**DOCUMENT EXCERPT:**
+ + + + +

2.3. Restricted Securities. The Purchaser understands that the
Subscription DECS are characterized as "restricted securities" under the United
States securities laws inasmuch as they are being acquired from the Trust in a
transaction not involving a public offering and that under such laws and
applicable regulations such Subscription DECS may be resold without
registration under the Act only in certain circumstances. In this connection,
the Purchaser represents that it understands the resale limitations imposed by
the Act and is generally familiar with the existing resale limitations imposed
by Rule 144 under the Act.
2.4. Further Limitations on Disposition. The Purchaser further agrees
not to make any disposition directly or indirectly of all or any portion of the
Subscription DECS unless and until:
(a) There is then in effect a registration statement under the Act covering
such proposed disposition and such disposition is made in accordance
with such registration statement; or
(b) The Purchaser shall have furnished the Trust with an opinion of
counsel, reasonably satisfactory to the Trust, that such disposition
will not require registration of such Subscription DECS under the Act.

+ + + + +

**DATA PROVIDED:**
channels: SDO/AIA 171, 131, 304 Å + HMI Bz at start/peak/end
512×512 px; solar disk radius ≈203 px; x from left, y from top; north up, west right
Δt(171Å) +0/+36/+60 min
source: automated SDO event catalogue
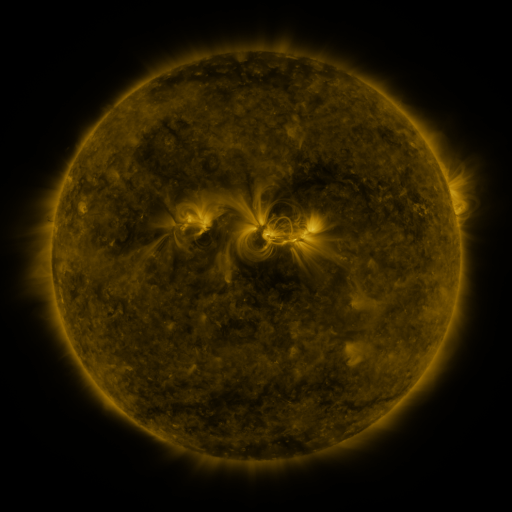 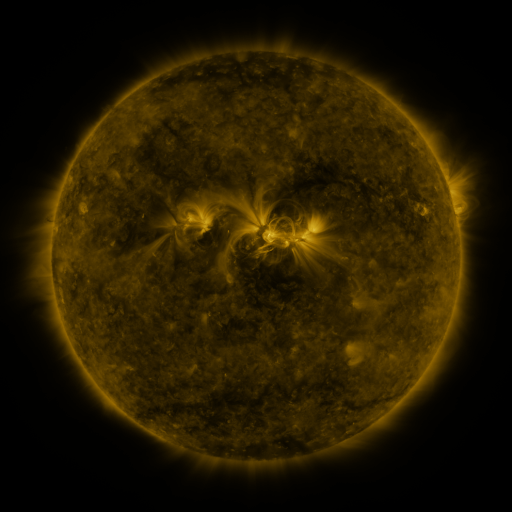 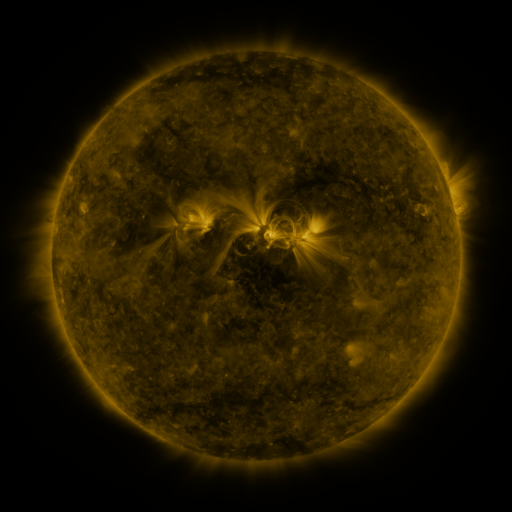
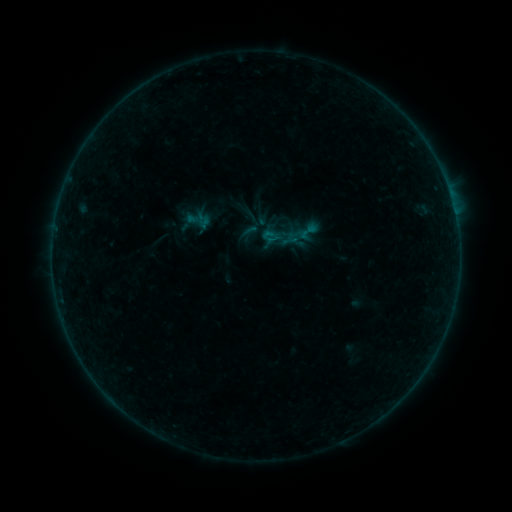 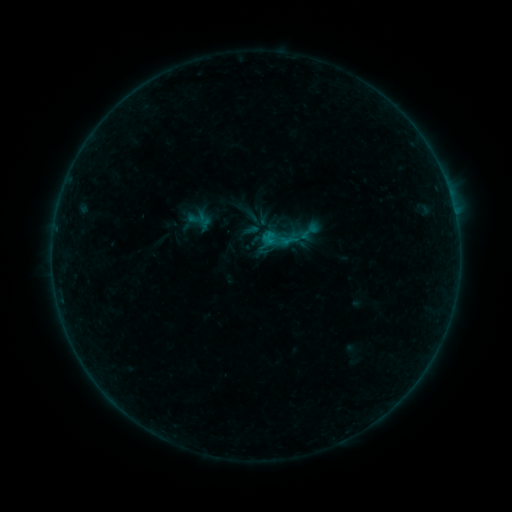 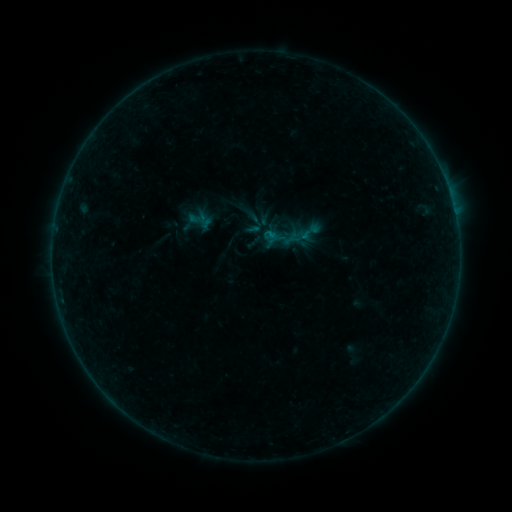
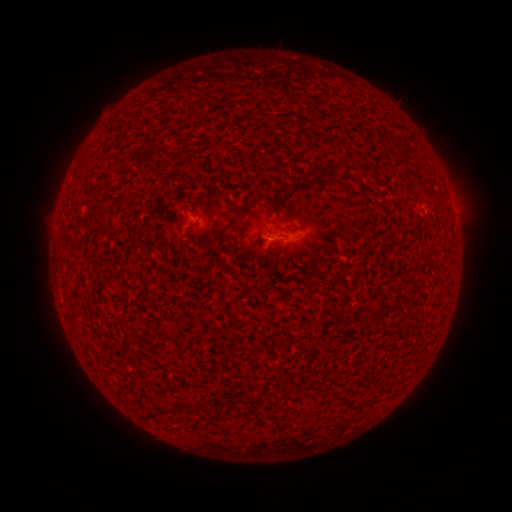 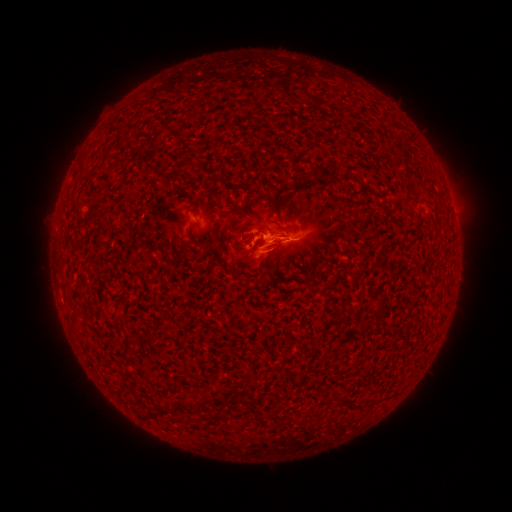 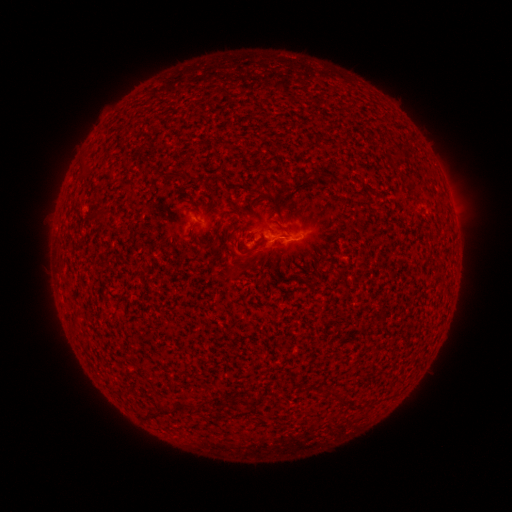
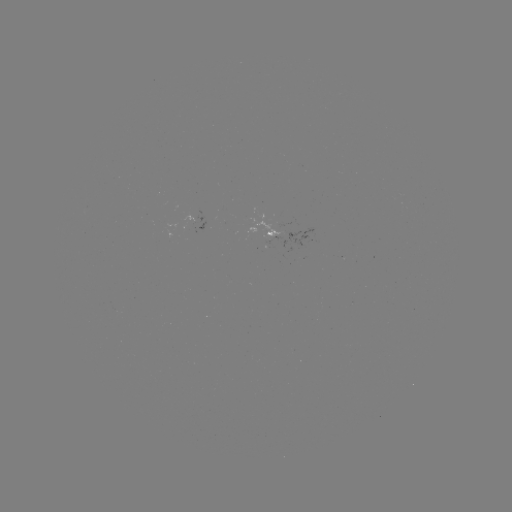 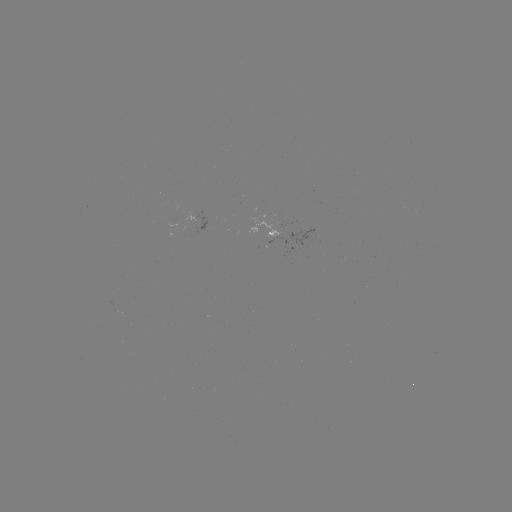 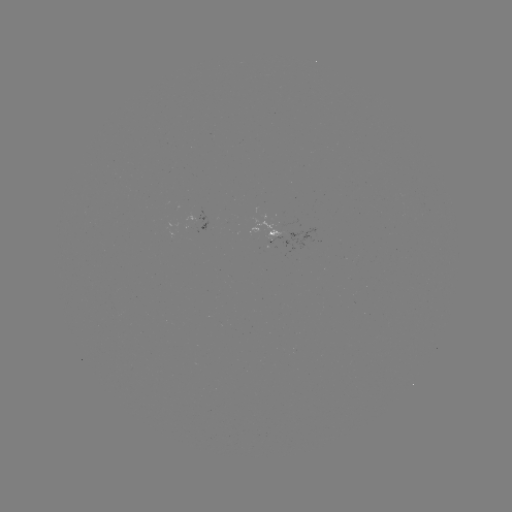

+ + + + +

**PROBLEM DESCRIPTION:**
Continue the securities agreement excerpt from where it stops. The material plays no part here.

**OUTPUT:**
(c) Notwithstanding to provisions of subsections (a) and (b) above, no such
registration statement or opinion of counsel shall be necessary for a
transfer by the Purchaser to any affiliate of the Purchaser, if the
transferee agrees in writing to be subject to the terms hereof to the
same extent as if it were the original Purchaser hereunder.
2.5. Legends. It is understood that the certificate evidencing the
Subscription DECS may bear either or both of the following legends:
(a) "These securities have not been registered under the Securities Act of
1933. They may not be sold offered for sale, pledged or hypothecated
in the absence of a registration statement in effect with respect to
the securities under such Act or an opinion of counsel reasonably
satisfactory to the Trustee of DECS Trust IV that such registration is
not required."
(b) Any legend required by the laws of any other applicable jurisdiction.
The Purchaser and the Trust agree that the legend contained in paragraph
(a) above shall be removed at a holder's request when it is no longer necessary
to ensure compliance with federal securities laws.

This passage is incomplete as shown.